Each of us can help slow global climate change through our everyday activities.

Consider these one dozen ways you can reduce the volume of pollutants you add to the atmosphere (and note the estimated reductions for some of these suggestions):

  1. The typical Vermont driver puts 17,000 miles on his or her car annually. This produces 13,600 pounds of carbon dioxide (CO2) each year —plus 935 pounds of carbon monoxide, 114 pounds of hydrocarbons, and 68 pounds of nitrogen oxides, which are pollutants not directly related to global warming. That means each vehicle emits 7.5 tons of pollutants, contributing to lung tissue damage and respiratory disease, particularly among children and seniors. The most effective way to reduce emissions from motor vehicles is to use them less. Seek out alternative transportation by car pooling, van pooling, taking a bus or train, riding a bike, or walking. (For the typical commuter, leaving your car at home two days a week, will result in a reduction of about 1,590 pounds per year.)
  2. When you’re on the road, travel at steady, moderate speeds.
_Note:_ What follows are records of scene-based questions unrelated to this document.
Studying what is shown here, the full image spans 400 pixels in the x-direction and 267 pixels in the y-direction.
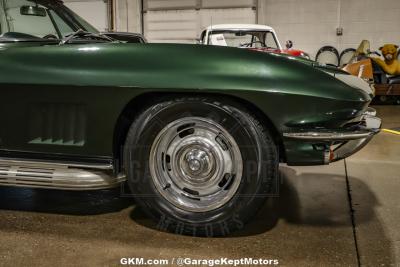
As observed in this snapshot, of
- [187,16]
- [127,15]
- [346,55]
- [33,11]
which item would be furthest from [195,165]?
[127,15]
  3. Proper maintenance of motor vehicles is critical to pollution prevention. Perform routine maintenance according to the manufacturer’s instructions. Following maintenance guidelines can reduce vehicle emissions and enhance vehicle performance, reliability, and longevity. Replace oil and filters at recommended times, using an energy-saving grade of motor oil (labeled EC II or Energy Conserving II). Also, keep your tires properly inflated to reduce fuel consumption by as much as 10 percent, and check to make sure your gas cap fits tightly after filling your tank.
  4. Replace your home’s refrigerator with a high-efficiency model. (CO2 reduction = 220 lbs./ year.)
  5. Pay attention to your vehicle’s “check engine” light. On model 1996 and newer vehicles, this light means only one thing: there's a problem with the engine that’s causing increased air pollution and reduced fuel economy. If your vehicle’s check engine light comes on, take it to a qualified technician as soon as possible to curb your emissions and avoid expensive repairs.
  6. Watch for signs at the tailpipe. Black smoke means there’s too much gas in the air/fuel mixture, so the fuel delivery system needs to be checked. Blue smoke indicates that your engine is burning oil and sending a lot of hydrocarbons into the air.
  7. Be careful about how long you let your car idle. Instead of using drive-up windows, park your car and walk inside. Idling your engine for longer than a minute is worse for air quality than starting up the car again.
  8. Insulate your home, tune up your furnace, and install energy-and water-conserving devices. (CO2 reduction = 2,480 lbs./year.)
  9. Use a push mower to cut your lawn instead of a power mower. (CO2 reduction = 80 lbs./year.)
  10. Replace your current washing machine with a low-energy, low-water-use machine. And hang your clothes out to dry whenever practical. (CO2 reduction = 440 lbs./year.)
  11. Install a solar thermal system to help provide your domestic hot water. (CO2 reduction = 720 lbs./year.)
  12. Purchase a fuel-efficient car (rated at 32 miles per gallon or better) to replace your most frequently used automobile. (CO2 reduction = 6,000 lbs./year.)